This is the code I use to move in the xml. 这是我用来在xml中移动的代码。
doc = db.parse("filename.xml");
Element esproducte = (Element)doc.getElementsByTagName("product").item(0);
NodeList nArrv = esproducte.getElementsByTagName("arrivals");
Element eArrv = (Element) nArrv.item(0);
NodeList eProds = eArrv.getElementsByTagName("product");//THIS THING
for(int l=0; l<eProds.getLength(); l++)
{
Node ln = eProds.item(l);
if (ln.getNodeType() == Node.ELEMENT_NODE)
{
Element le = (Element) ln;
//COLORS / IMAGES / CONFIGS
NodeList nimgcol = le.getElementsByTagName("image");
Element eimgcol = (Element) nimgcol.item(0);
System.out.println("Name of the color " + eimgcol.getTextContent());
}
What happens is that the print is reapeated more times it should and I think it's because of the parent <product>
. 发生的结果是,该印刷品被多次翻倍,我认为这是由于其父
<product>
。 I thought it shouldn't happen because where I wrote //THIS THING
I take into account the fact that <product>
is set in <arrivals>
. 我认为这不应该发生,因为我在
//THIS THING
编写//THIS THING
地方考虑到<product>
在<arrivals>
设置的事实。 But it is not working. 但这是行不通的。
What should I modify in the code to move only 2 times in the for and not 3, which is what happen in this case? 我应该在代码中修改什么,以便在for中仅移动2次,而不是3次,在这种情况下会发生什么?
Solution:
解:
NodeList eProds = eArrv.getElementsByTagName("product");//THIS THING
to 至
NodeList eProds = eArrv.getChildNodes();//THIS THING
And the rest exactly the same. 和其余的完全一样。 Works perfect.
完美的作品。
It is perfectly valid to have tags inside different parent elements that are named the same, but have different content/meaning, as is the case in your example. 就像在示例中一样,在不同的父元素中命名相同但具有不同内容/含义的标签是完全有效的 。

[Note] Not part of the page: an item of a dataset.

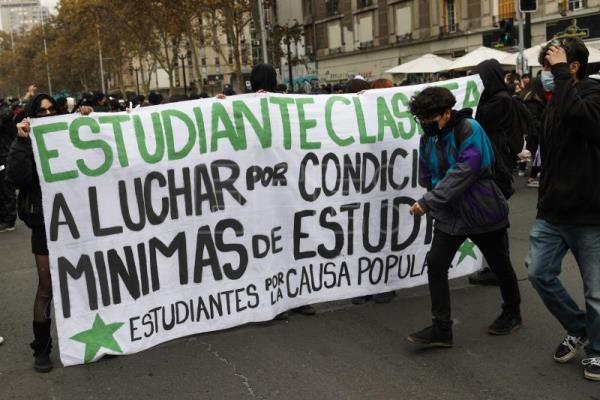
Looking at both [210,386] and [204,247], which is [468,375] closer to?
[210,386]

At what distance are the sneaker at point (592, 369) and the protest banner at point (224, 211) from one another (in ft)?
5.70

An element whose path is /catalog/product
is entirely different from an element whose path is /catalog/product/arrivals/product
. 路径为
/catalog/product
的元素与路径为/catalog/product/arrivals/product
的元素完全不同。 As an example, both XPath and XML Schema will consider them distinct. 例如, XPath和XML Schema都将它们视为不同的。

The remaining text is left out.